Multitenancy with db-per-tenant

tudorghircoias · April 3, 2020, 10:45am

Hi guys,

First of all, I want to thank you, there have been already 3 years since we work with this platform and have done some nice projects with it.
Now we want to begin our biggest projects of all, migrating our ERP-accounting applications on cuba.
We use PostgreSQL as DBMS, and now we have multiple databases which can even be created and dropped at runtime. Actually each database corresponds to a company for which the accounting is managed.
Each database has identical structure, only the name is different. Some users have of course 2 or more companies (there can be even 150) for which they want to use our accounting software. That corresponds to 2, 150 or more databases.
There has been a long discussion with the db-per-tenant approach, explained in this example: GitHub - cuba-labs/db-per-tenant: A multi-tenant CUBA application with separate databases for tenants and discussed here: High productivity application development platform.
It implies a main database in which all the configurations are stored, and addidtional data-stores for the other databases. We tested this and it worked. With this approach there are some limitations explained by Konstantin here: GitHub - cuba-labs/db-per-tenant: A multi-tenant CUBA application with separate databases for tenants. The biggest of them is that all the configurations that are stored in the main database are common between all the other databases.
That time there was version 6.xx, when tenantId wasn’t implemented, but now, with the current version we want to combine tenantId from version 7xx with db-per-tenant. This means that after login the user can choose the database he wants to connect to, and that database should be the tenantId. Doing this we hope we can overcome the limitations explained by Konstantin. That means that all the configurations, although they are stored in the main database, are distinct for each additional database.
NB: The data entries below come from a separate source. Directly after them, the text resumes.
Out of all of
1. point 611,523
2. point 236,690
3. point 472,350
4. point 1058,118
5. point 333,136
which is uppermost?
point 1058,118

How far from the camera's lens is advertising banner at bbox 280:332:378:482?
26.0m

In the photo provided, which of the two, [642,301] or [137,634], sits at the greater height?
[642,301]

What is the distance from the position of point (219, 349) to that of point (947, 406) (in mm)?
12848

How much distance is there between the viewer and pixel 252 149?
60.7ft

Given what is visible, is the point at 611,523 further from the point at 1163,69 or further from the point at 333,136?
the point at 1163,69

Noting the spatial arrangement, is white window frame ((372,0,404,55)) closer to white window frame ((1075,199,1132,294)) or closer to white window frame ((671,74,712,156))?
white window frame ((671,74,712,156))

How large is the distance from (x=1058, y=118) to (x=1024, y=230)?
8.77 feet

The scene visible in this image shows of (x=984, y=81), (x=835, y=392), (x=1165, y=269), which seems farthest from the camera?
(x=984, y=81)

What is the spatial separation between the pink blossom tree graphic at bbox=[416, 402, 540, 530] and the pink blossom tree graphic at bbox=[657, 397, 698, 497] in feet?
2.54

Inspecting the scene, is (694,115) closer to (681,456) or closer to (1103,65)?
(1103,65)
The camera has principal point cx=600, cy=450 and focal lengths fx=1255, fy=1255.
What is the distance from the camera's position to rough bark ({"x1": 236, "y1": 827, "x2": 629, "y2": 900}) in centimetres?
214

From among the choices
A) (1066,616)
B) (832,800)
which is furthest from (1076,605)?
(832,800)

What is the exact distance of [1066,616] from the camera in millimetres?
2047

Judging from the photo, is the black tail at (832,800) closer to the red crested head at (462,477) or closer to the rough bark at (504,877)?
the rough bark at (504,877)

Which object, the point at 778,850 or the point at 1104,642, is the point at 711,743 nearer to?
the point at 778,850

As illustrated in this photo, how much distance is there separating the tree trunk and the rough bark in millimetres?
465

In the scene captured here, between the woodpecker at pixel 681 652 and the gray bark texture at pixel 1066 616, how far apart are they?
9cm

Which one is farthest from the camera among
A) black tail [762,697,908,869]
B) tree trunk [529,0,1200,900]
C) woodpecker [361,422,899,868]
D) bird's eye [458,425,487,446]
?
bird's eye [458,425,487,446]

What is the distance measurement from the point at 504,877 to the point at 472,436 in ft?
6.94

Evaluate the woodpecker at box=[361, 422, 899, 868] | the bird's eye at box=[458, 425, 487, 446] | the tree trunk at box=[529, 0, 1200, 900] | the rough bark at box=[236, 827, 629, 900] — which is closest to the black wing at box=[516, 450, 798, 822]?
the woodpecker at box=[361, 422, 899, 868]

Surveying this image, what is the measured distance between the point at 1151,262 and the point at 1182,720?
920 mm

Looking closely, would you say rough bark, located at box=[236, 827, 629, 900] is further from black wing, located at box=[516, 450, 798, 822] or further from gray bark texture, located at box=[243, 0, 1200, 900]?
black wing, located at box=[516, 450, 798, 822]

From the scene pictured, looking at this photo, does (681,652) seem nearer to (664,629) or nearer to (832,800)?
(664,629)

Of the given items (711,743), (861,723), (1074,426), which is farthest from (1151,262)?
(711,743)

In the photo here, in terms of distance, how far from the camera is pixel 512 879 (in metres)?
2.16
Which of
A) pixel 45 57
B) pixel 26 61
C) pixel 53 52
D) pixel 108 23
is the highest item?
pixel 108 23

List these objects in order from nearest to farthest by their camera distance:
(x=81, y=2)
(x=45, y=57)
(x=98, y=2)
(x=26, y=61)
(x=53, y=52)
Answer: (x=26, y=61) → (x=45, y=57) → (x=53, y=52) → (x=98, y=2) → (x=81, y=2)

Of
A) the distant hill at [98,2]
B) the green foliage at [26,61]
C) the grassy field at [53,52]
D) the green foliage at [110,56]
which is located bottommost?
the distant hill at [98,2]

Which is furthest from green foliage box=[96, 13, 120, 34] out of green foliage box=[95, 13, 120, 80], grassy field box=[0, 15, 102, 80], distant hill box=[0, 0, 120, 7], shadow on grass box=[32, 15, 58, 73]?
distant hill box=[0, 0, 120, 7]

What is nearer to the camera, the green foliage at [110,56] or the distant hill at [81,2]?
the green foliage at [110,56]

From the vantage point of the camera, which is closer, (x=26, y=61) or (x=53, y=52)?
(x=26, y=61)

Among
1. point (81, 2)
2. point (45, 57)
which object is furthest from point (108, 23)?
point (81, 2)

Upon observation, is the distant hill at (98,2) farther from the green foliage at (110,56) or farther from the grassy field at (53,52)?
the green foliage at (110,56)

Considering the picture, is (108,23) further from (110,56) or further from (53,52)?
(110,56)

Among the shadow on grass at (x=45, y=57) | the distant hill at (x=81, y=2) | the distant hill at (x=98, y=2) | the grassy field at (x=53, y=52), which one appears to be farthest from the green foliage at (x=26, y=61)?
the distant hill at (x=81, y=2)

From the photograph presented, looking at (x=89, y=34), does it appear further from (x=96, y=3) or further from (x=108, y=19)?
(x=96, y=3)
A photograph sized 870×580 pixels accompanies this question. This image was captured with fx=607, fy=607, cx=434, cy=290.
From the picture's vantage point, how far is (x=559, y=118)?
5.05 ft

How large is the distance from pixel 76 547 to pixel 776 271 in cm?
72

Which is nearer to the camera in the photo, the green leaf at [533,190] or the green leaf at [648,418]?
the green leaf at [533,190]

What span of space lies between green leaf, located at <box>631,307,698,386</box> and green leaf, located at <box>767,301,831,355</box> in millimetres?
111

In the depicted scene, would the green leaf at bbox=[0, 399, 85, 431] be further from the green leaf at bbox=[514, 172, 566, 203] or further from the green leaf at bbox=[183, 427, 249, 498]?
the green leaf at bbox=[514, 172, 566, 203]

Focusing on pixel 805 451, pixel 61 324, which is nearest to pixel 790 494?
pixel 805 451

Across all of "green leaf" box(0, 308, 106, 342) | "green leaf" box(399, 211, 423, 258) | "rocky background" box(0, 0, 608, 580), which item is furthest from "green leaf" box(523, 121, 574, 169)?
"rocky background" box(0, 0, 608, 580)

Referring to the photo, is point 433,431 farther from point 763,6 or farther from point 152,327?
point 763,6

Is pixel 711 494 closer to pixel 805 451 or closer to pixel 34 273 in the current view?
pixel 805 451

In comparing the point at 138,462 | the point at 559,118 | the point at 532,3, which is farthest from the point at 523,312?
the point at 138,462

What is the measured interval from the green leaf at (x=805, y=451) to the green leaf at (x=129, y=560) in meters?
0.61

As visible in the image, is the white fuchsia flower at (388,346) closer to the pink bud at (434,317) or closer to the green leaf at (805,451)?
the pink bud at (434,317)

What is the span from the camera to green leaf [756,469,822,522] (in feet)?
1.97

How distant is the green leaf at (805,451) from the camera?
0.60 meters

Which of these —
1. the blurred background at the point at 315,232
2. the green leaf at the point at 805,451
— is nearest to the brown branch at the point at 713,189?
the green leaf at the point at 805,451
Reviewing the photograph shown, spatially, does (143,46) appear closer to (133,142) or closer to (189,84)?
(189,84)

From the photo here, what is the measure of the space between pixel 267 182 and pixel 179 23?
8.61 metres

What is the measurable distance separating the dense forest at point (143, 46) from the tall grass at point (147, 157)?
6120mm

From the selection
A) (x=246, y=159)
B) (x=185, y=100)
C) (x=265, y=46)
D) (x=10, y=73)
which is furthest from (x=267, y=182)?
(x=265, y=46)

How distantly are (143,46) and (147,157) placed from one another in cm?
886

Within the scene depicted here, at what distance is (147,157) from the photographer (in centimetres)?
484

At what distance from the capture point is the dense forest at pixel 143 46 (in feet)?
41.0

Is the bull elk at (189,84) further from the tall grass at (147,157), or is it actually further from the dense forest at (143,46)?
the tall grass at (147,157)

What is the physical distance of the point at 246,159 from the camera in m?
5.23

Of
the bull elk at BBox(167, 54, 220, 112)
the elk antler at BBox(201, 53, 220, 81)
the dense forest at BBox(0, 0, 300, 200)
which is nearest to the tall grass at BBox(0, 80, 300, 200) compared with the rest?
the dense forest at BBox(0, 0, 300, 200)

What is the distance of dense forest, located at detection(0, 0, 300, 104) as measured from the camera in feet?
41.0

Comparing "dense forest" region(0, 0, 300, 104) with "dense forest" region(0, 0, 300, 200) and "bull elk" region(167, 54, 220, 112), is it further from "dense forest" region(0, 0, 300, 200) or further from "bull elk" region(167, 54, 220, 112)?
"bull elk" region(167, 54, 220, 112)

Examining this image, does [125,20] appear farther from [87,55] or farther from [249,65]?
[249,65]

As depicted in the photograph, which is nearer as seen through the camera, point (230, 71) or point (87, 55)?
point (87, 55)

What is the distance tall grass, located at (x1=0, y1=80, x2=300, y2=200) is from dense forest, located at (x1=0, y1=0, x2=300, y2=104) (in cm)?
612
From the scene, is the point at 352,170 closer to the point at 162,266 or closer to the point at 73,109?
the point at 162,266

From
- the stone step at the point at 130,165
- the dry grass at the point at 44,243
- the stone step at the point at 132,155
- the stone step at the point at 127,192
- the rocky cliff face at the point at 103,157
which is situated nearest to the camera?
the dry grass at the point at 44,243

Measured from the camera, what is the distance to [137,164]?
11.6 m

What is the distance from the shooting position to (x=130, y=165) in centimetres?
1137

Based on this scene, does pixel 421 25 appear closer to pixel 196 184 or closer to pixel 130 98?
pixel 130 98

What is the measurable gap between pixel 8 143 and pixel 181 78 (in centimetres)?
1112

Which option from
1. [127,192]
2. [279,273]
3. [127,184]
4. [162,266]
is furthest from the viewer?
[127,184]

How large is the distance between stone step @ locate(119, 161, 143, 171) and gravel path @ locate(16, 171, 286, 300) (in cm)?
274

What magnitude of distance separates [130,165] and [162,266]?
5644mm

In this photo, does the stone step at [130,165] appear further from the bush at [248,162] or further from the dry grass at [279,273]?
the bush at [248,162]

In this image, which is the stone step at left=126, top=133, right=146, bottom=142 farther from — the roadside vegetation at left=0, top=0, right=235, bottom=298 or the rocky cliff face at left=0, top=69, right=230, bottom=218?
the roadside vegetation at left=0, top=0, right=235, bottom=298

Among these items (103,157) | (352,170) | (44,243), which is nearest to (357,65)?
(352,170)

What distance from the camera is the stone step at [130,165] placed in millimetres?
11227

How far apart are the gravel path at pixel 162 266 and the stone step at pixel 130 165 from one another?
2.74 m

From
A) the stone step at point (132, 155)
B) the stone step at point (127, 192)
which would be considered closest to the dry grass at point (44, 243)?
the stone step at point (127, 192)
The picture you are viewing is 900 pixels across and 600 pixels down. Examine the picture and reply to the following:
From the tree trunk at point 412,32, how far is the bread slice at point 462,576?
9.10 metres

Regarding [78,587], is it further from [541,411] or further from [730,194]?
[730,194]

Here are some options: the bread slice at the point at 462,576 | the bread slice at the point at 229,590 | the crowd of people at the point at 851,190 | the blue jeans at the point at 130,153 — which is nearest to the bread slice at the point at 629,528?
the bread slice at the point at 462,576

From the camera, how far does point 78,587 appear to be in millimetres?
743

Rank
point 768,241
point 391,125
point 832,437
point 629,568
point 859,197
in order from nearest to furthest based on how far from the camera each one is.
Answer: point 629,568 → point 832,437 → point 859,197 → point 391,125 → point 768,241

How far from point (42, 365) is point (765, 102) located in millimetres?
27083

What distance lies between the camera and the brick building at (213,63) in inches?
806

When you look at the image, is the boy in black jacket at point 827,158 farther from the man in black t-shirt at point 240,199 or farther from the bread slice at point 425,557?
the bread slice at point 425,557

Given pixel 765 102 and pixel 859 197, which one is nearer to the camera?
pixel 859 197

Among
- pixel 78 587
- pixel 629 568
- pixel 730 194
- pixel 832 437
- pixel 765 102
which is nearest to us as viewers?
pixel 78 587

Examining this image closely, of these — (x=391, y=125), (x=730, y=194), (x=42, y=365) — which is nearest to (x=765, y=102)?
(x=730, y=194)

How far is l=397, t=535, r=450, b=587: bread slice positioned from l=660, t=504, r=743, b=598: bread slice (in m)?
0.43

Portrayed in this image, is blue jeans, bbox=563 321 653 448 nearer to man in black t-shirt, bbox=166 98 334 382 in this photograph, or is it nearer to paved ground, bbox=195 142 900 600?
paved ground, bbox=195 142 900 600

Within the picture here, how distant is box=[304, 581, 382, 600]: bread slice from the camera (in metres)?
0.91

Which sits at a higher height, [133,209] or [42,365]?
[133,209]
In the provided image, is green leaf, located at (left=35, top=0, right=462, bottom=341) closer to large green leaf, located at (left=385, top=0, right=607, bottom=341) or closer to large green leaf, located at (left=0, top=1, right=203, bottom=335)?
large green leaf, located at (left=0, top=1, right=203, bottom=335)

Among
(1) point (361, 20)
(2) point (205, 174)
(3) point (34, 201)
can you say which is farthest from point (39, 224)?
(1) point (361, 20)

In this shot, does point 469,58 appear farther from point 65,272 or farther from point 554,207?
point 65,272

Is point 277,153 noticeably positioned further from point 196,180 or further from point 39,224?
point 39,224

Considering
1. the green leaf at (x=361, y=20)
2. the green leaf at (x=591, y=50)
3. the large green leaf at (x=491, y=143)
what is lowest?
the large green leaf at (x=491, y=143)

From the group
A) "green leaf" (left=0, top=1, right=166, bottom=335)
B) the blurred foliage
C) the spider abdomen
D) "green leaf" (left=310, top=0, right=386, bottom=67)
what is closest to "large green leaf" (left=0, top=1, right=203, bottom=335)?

With this approach we hit against another issue: a user can be assigned to only one tenant. This means that a user can login to only one database (since tenantId is replaced by the database).
So, should you consider implementing another idea: similar to tenantId there should be a databaseId and treated in the same way? Do you have a better solution?

Thank you.

krivopustov · April 9, 2020, 6:19am

Hi Tudor,

Thank you very much for appreciation of our work!

Unfortunately, I cannot say anything concrete on the topic. As you know, we provide one way for building multi-tenant applications out-of-the-box with the help of Multitenancy add-on. We don’t have unlimited resources and at the moment developing other multi-tenancy solutions is not on our task list. We will certainly come back to this problem later, but I cannot promise any timeframe.

Also please don’t forget that it’s open source after all, so you could test your ideas on a fork and provide a PR.

Regards,
Konstantin

stukalov · April 9, 2020, 2:38pm

Hi @tudorghircoias,

What’s the purpose of having a multi-tenant application in your case? Do you need better level of data isolation? Why couldn’t you just have an SSO that redirects you to different installations?

Regards,
Aleksey

tudorghircoias · April 10, 2020, 6:20am

Hi Aleksey,

We need also a good level of data isolation. We have a client with 200 db’s (this is a maximum number but the db’s are quite small in size), so we want to avoid multiple tomcat instances. The resources necessary for a cloud deployment with such many tomcat instances is not feasible.
Or maybe you mean something else, or I’m missing something?

Thanks.

stukalov · April 10, 2020, 10:25am

Hi Tudor,

From my experience having a single app server with multiple dbs is a huge pain when updating the middleware after invasive changes in the database model. I mean that you will need to stop serving all your customers for quite significant time to update each db instance and this time will grow with your customer base. Since you hit, say, 500 this may become not acceptable for some of your clients.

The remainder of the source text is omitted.